Let’s take a look at how the average American family might react in a sudden shift to life without TV.  Mr. and Mrs. Jones decide to unplug the TV and put it in the garage starting Monday night.  They want the family to spend more quality time together.  No one takes Mom and Dad seriously and the family jokes about it all weekend.  There’s a little tension in the air Monday night.  Nobody is brave enough to turn on the TV.  After dinner, Dad disconnects the VCR, takes the TV from the cabinet and carries it out to the garage.  The little kids start crying.  The older kids stomp off and slam their bedroom doors with their mouths hanging open.  Grandma just stares off into space and doesn’t say a word.  She has a spare TV in her room.  Dad goes in her room and takes her TV out to the garage, too.  Stony silence remains the rest of the evening.

Tuesday night.  Still no one says a word.  No one wants to bring up the topic of the TV in the garage.  And no one is having a good time.  The older kids are cranky.  The little ones get into a fight.  The eldest one tries to talk Dad into bringing the TV back into the house and ends up storming off to his room where he cranks up his stereo.  Grandma continues to stare off into space.  Clearly, this isn’t working.

Wednesday night.  The older kids start to whine about being bored.  The little kids continue to fight over their toys.  Grandma has passed out in her chair.  Will Mom and Dad ever stop this insanity and come to their senses?  Nope.  They’re sitting pat.
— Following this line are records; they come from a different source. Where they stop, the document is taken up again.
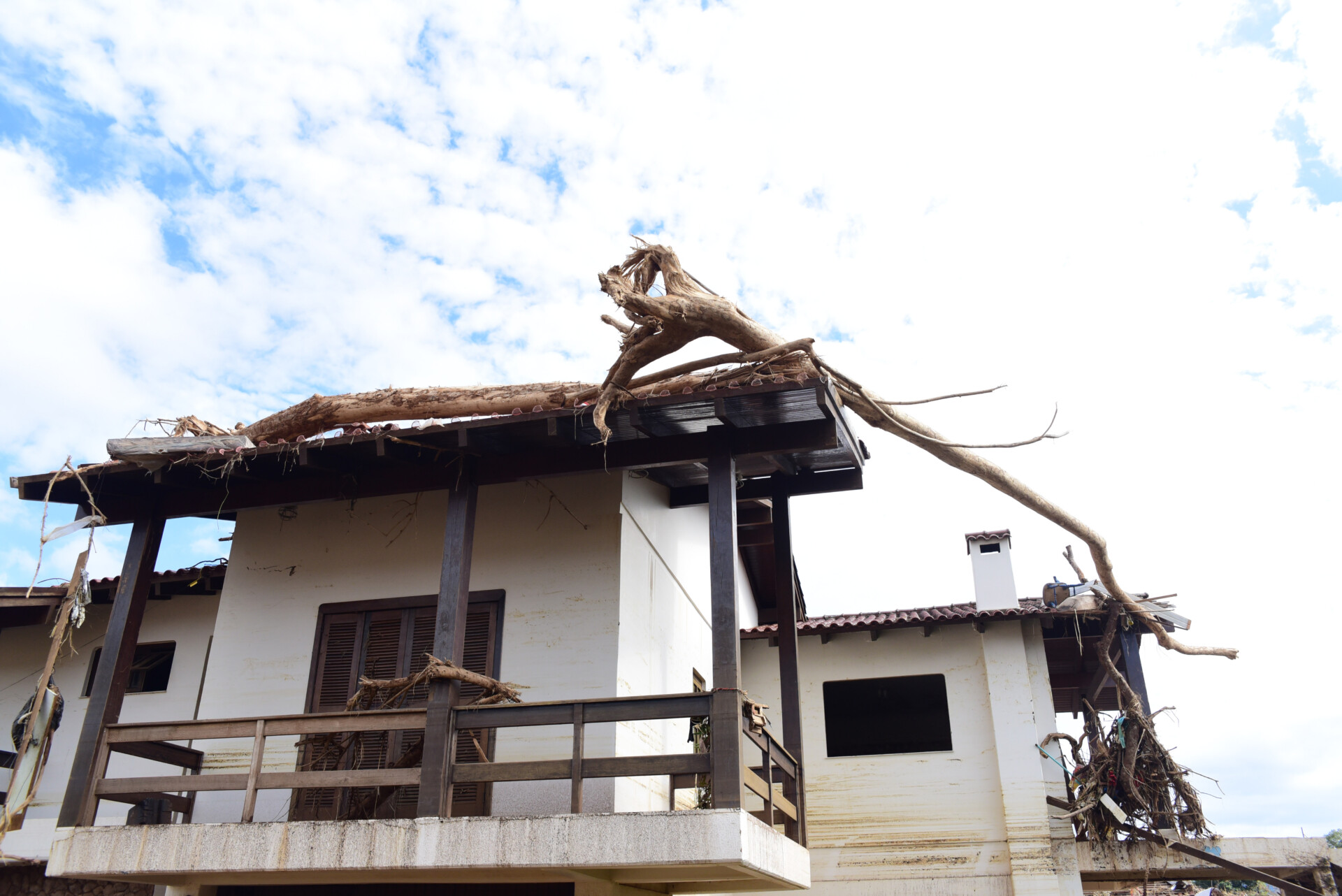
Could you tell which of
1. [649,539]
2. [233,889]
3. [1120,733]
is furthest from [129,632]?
[1120,733]

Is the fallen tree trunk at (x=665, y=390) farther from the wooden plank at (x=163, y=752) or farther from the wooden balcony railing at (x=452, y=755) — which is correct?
the wooden plank at (x=163, y=752)

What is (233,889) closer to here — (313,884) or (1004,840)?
(313,884)

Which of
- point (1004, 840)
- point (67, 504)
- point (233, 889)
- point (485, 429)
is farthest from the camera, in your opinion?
point (1004, 840)

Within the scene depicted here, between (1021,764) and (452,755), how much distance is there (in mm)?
7425

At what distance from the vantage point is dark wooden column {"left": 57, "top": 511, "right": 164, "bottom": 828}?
817 centimetres

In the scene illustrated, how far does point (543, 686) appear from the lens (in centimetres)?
888

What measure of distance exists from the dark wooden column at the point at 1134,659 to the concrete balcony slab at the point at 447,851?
576 centimetres

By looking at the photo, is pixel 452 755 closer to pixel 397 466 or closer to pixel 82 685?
pixel 397 466

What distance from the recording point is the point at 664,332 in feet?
26.2

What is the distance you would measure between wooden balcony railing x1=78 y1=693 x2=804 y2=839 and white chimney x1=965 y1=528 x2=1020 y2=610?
536 centimetres

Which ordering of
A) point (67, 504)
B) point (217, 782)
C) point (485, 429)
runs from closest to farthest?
1. point (217, 782)
2. point (485, 429)
3. point (67, 504)

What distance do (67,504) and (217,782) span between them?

Dad reads, does his crosswords, writes at his desk or works on the computer.  Mom sews, writes letters, talks on the phone or uses the computer when Dad isn’t using it.  They have something to do.

More time passes and the older kids start staying over at their friends’ homes more and more often.  One of Grandma’s friends stops by and slips her a bottle of Christian Brothers Brandy.  The little kids don’t seem to miss the TV much, but most of their toys are broken.  The months pass and instead of finding things to share and do together, the family members drift apart from each other.

I just described a fabricated example, but it may not be too far from the surveyed truth.  The February 2002 edition of the Scientific American has an interesting article about television viewing.  In one experiment, families were paid to stop watching TV for either a week or a month.  Many could not complete the period of abstinence and some families fought, verbally and physically.  There isn’t much to say, on the other hand[,] about families who don’t ever watch TV, if such families even exist.  Perhaps this was the case in a small mountain community in British Columbia that didn’t have television over 25 years ago.  After the cables were installed and people purchased and started to watch their new TVs, both the adults and the children
became less creative in problem solving, less able to persevere at tasks, and less tolerant of unstructured time.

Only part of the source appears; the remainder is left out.